Ike's homecoming ends a long deployment
NAVAL STATION NORFOLK, Va. — Navy commanders gave due credit Wednesday to the families of sailors aboard the USS Dwight D. Eisenhower, who managed households and kids while the aircraft carrier conducted an odd split deployment.
To which a few military families replied: Happy to help, but if you don't do this again, that would be fine.
The Ike left Hampton Roads in June 2012 for an expected nine-month deployment, longer than has been the case in recent years. But the carrier scheduled to relieve it — the West Coast-based USS Nimitz – became sidelined for repairs. So the Navy brought back the Eisenhower in December, resurfaced its flight deck, allowed the crew to enjoy the holidays, then sent them back to sea in February.
Six months on, two months off, four and half months on.
Now the crew, commanded by Capt. Marcus Hitchcock, is back home for a more conventional period of rest and relaxation, and just in time for Independence Day. Jenn Simons Pittsburgh was one of several Navy wives who was glad this odyssey was over.
"I would rather they stayed out the whole time," she said, waiting on the docks for her husband, Airman Travis Simons "Only because it was harder for my kids to say goodbye twice.
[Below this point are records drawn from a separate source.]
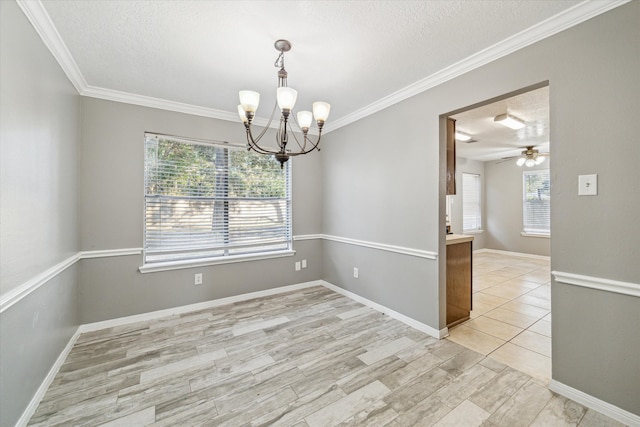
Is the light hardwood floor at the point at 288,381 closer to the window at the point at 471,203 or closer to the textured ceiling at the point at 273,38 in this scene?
the textured ceiling at the point at 273,38

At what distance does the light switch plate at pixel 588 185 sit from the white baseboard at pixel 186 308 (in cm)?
335

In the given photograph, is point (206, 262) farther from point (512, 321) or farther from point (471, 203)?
point (471, 203)

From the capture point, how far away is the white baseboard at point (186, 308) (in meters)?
2.77

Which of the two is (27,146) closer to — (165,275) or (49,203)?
(49,203)

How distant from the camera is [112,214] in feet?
9.31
It was hard to come back and leave again. It was very strange."
A short distance away, Erica Woolridge waited for her husband, Petty Officer 1st Class Vernon Woolridge, while keeping a close eye on the couple's two children, Zion, 3, and Zaria, 5.
She said the split deployment "was definitely something new for us. We've been military for over eight years and we had never experienced anything like this."
When the first leg of the deployment ended and her husband was home for the holidays, he began bonding for the first time with his 3-year-old son. That made it all the harder to leave the second time.
Dora Prager was in Texas when she learned late last year that the Eisenhower was coming home early. Her husband, Petty Officer 2nd Class Joshua Prager, was on the ship.
"I missed it because of this crazy schedule," she said. "So this is the first homecoming that I'm actually here. It's really important for us."
To be fair, some families found things to like about the split schedule. Emily Farmer of Jacksonville, Fla., was several months pregnant when she learned her husband, Petty Officer 3rd Class Keith Farmer, would be back early for the holidays.
"I was pregnant, so I wanted him home," she said. "It helped out a lot."
Emily was eight months pregnant when her husband headed back to sea in February. So he had a surprise waiting for him at the docks: 3-month-old Samuel was ready to say hello to daddy.
Children do have a way of putting things in perspective.
Airman Adrionne Frederick stepped off the Eisenhower and saw his baby girl, Ahriona, for the first time. Suddenly, strange schedules didn't seem to matter.
"Sometimes it could bring down morale, but when you get here and see this, I fee like it's all worth it," he said.
Hitchcock said he was proud of his sailors and their families "for their unflagging commitment and dedication to our Navy and the nation. They have earned a hero's welcome home."
No one is saying that split deployments are the way of the future, but if military families think their sailor is spending more time at sea today than years ago, they're probably right.
Testifying before the House Armed Services Committee in April, Chief of Naval Operations Adm. Jonathan Greenert noted the following:
"Over the last decade, our fleet shrank by about 10 percent while our deployed presence remained the same. As a result, each ship and aviation squadron spends on average about 15 percent more days away from home per year now than it did 10 years ago."
Testifying before the same panel, Navy Secretary Ray Mabus noted the Norfolk-based USS Bataan and accompanying ships spent more than 10 months at sea in 2011-12, the longest deployment for a Navy ship in 40 years. The crew of the aircraft carrier USS John C. Stennis spent only five months at home between two recent seven-month deployments.
As those comments suggest, the burden is falling heavier on warships that form the backbone of the Norfolk-based fleet: carrier strike groups and amphibious ready groups, the latter headed by amphibious assault ships like Bataan.
Craig Quigley, executive director of the Hampton Roads Military and Federal Facilities Alliance, says the heavy workload may continue even with tighter budgets. Aircraft carriers and other ships allow the U.S. to project its strength without putting troops on foreign soil.
"You can be in the vicinity, close to a hot spot, and be right there for as long as it takes," he said.
And with places like Syria, North Korea and Iran constantly in the news, Quigley said, "I don't see that lessening any time soon."